By Ken Dilanian and Alex Rodriguez, Los Angeles Times –
WASHINGTON — Al-Qaida’s second-in-command was killed in a U.S. drone missile strike on a Pakistani compound near the Afghan border, a U.S. official said Tuesday, confirming previous speculation.
The death of Abu Yahya al-Libi was another big step in Washington’s effort to dismantle the al-Qaida network. Al-Libi became top deputy to al-Qaida leader Ayman al-Zawairi following the U.S. raid that killed Osama bin Laden in the Pakistani city of Abbottabad in May 2011.
“Zawahri will be hard-pressed to find any one person who can readily step into (al-Libi’s) shoes,” said a U.S. official who confirmed the drone strike but was not authorized to discuss the matter publicly.

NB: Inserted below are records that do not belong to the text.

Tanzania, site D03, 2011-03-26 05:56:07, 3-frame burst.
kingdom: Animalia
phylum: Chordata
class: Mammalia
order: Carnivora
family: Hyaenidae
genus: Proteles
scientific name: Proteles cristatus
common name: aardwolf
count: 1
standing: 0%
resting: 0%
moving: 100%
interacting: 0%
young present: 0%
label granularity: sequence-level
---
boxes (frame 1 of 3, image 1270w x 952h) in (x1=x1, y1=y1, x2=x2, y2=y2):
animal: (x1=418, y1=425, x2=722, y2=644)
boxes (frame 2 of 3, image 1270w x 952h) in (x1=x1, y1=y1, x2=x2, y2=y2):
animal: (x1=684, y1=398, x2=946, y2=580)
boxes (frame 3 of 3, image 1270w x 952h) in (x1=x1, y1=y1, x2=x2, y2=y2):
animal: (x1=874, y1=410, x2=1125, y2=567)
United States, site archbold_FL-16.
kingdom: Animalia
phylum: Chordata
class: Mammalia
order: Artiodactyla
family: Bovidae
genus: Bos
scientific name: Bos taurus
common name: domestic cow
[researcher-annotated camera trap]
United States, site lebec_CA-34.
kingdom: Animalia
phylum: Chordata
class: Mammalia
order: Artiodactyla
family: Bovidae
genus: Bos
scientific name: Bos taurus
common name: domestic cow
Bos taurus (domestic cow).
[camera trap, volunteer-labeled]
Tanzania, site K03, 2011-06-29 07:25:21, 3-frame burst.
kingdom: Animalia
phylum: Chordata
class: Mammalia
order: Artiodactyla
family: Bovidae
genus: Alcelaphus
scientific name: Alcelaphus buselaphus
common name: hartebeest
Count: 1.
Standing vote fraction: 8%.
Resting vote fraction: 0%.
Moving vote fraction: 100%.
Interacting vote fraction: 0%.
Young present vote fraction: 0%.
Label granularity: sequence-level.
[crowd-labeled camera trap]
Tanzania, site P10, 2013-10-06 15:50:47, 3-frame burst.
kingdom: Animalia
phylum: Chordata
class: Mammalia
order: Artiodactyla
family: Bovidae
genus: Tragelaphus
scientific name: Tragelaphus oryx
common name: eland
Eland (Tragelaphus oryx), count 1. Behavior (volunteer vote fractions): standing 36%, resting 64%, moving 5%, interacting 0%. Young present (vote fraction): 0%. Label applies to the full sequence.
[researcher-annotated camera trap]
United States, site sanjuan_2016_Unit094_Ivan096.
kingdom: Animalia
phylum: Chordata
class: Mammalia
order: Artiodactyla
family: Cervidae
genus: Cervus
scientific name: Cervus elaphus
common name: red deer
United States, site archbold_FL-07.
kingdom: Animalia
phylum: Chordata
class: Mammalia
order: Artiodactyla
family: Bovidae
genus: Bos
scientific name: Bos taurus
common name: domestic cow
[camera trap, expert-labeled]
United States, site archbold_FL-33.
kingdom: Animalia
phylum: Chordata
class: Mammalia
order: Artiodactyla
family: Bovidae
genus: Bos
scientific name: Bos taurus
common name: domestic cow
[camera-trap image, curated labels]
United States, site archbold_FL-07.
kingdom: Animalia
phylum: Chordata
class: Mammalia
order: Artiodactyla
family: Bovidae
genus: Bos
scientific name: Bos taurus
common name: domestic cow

Al-Libi’s “religious credentials gave him the authority to issue ‘fatwas,’ operational approvals, and guidance to the core group in Pakistan and regional affiliates,” the official added. “There is no one who even comes close in terms of replacing the expertise al-Qaida has just lost.”
The drone strike occurred Monday in Hesokhel, a small village in North Waziristan, a tribal region that has long been a stronghold for al-Qaida, the Taliban, the Haqqani network and other militant groups.
Pakistani intelligence sources said Tuesday that al-Libi may have been killed in the second of two drone strikes targeting the area. He was in a vehicle at the time, the sources said.
Washington has stepped up its drone campaign against al-Qaida and Taliban militants in Pakistan’s tribal regions in recent weeks, despite Islamabad’s repeated demands that the U.S. abandon the use of drone attacks as a tactic against militant groups.
Pakistani civilian and military leaders insist that the tactic violates their country’s sovereignty and provides tribesmen along the Afghan border a motive to join the ranks of insurgents. Nevertheless, Washington has carried out seven drone strikes within Pakistan in the last two weeks.
In the aftermath of errant U.S. airstrikes that killed 24 Pakistani soldiers near the Afghan border last November, Pakistani officials have demanded an end to all drone strikes as a condition to a full restoration of ties between Washington and Islamabad. Pakistani officials have yet to end a six-month blockade that has prevented Afghanistan-bound NATO supply convoys from using Pakistan as a transit route.
On Tuesday, Pakistan’s Foreign Ministry summoned U.S. Deputy Ambassador Richard Hoagland to protest the continuation of drone strikes on Pakistani territory. The issue of drone strikes, the ministry said in a prepared release, “represented a clear red line for Pakistan.”